BRANO ESTRATTO >>
--

Jasmine Guffond

Degradation Loops

2018 (Karlrecords)
ambient, field recordings, digital-noise

Trenta minuti, trenta secondi. Il tempo di prendersi per mano, di trascinarsi in un entusiasmo dirompente, di lasciarsi andare e di abbandonarsi, con noise in frantumi, in un vortice ossessivo e circolare, tonante e melodico, come nei canti di quel cigno che si chiamava Yellow Swans. Il tutto immerso in una semplicità compositiva sbalorditiva.

Nulla di già sentito, si dirà. Nulla di nuovo. Sì, vero. La coda finale non sorprende gli avvezzi a certi suoni, né d’altronde la modalità d’azione dei primi venti minuti, abbastanza orecchiabili. Ma il mulinello d’azione che si riverbera, tra rivoli di field recordings, ambient digitale, microsuoni granulosi, è dirompente nella sua semplicità, nel suo climax di incastri.
Si prende il volo, in un'attesa smasmodica che qualcosa accada, tra rintocchi che profumano di new age in versione 3.0, echi heckeriani, musica sacra (non così distante dalla gigantesca Kara-Lis Coverdale). E quel qualcosa accade, in questi loop di 4 minuti l’uno, che si affastellano gli uni sugli altri, in una progressione di nervosissimi campionamenti di violini. Un qualcosa che non ha un centro nevralgico, ma che vive del suo stesso cammino incessante.

--

[Dati tratti da un dataset]
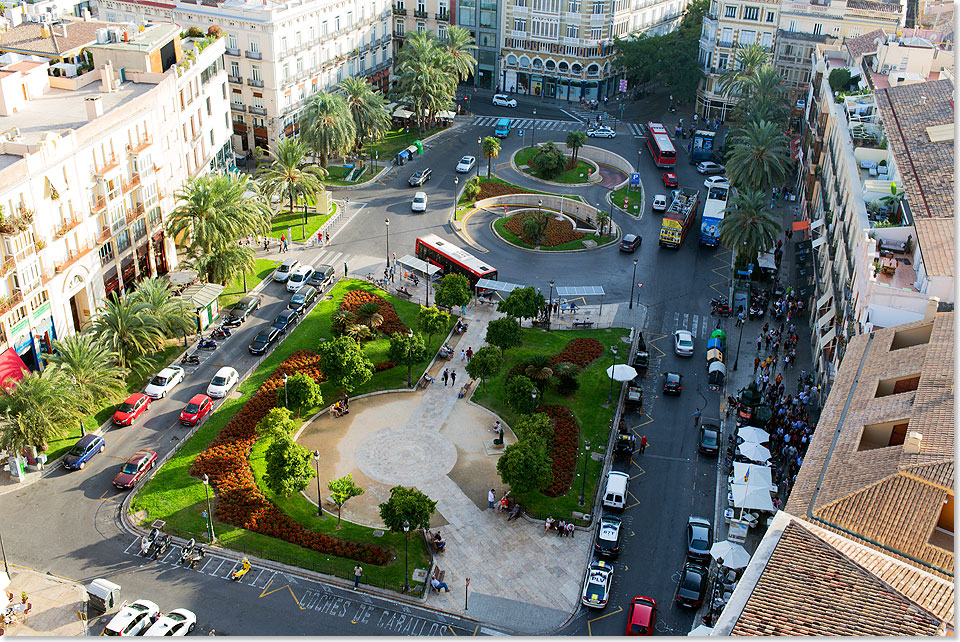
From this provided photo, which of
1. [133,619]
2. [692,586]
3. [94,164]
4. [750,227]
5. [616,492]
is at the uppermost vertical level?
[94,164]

--

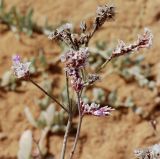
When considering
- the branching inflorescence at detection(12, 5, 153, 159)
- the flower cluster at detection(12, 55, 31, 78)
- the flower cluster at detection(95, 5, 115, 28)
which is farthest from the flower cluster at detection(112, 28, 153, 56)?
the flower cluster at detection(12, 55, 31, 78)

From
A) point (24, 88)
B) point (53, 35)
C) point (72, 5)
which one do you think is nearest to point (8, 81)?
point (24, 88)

--

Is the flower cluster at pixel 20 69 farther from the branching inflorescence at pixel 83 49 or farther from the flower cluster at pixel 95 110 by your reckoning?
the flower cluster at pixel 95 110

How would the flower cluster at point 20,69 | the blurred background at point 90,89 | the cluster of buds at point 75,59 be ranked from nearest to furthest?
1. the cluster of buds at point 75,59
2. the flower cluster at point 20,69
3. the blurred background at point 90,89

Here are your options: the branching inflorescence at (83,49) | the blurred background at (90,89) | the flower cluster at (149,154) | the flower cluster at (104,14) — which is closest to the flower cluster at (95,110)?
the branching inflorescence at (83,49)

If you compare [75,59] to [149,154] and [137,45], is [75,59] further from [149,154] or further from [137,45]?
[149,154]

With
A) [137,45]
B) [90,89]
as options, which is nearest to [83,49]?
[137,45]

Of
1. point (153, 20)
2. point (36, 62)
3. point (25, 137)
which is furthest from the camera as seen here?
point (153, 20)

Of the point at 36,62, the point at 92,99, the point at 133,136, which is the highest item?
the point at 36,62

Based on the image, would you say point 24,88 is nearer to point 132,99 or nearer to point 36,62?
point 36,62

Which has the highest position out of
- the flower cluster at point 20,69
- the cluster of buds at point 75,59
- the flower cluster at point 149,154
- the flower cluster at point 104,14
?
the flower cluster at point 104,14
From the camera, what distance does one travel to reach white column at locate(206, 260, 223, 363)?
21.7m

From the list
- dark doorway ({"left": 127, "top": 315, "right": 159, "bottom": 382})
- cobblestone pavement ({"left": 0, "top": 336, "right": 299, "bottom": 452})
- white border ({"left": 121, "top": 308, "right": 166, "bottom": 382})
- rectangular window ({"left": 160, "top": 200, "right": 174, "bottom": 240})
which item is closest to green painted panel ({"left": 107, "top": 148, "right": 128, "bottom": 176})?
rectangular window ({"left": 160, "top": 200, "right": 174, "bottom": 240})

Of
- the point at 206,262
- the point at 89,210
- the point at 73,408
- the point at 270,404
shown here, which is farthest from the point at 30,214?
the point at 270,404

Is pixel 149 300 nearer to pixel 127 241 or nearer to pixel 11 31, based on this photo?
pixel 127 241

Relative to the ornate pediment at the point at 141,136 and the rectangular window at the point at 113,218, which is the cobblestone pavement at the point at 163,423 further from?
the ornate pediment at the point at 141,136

--

COMPITI ASSEGNATI >>
#1 Rispondi a queste domande basandoti sulla recensione:
(a) Con quale etichetta e in che anno è uscito l'album?
(b) Quanto dura in tutto il disco?
(c) Quanto dura ciascun loop?
#2 Elenca i generi indicati nella recensione subito sotto l'anno e l'etichetta.
#3 Prosegui la recensione di Degradation Loops a partire dall'ultima frase riportata.

RISULTATI IN ORDINE >>
#1
(a) Con Karlrecords, nel 2018.
(b) Trenta minuti e trenta secondi.
(c) Quattro minuti.

#2 ambient, field recordings, digital-noise

#3
Che vi rimandi al minimalismo, che vi rimandi a Riley o ad altri totem, poco importa. Questo perché “Degradation Loops” è un qualcosa di piccolo, e si rivolge a chi ascolta in maniera quasi ossequiosa del suo essere una magnifica sinfonia di un già sentito. In fondo dell’inquadramento storico di un album così costruito interessa zero, vuoi per la portata egotica, ansiogena e necessaria dell’opera, vuoi per il suo essere annichilente, tumultuoso, feroce e romantico.

Che tanto, senza particolare spoiler, come si concluda un qualcosa che trasuda sturm und drang da ogni poro già lo sappiamo. Alla fine, il collasso.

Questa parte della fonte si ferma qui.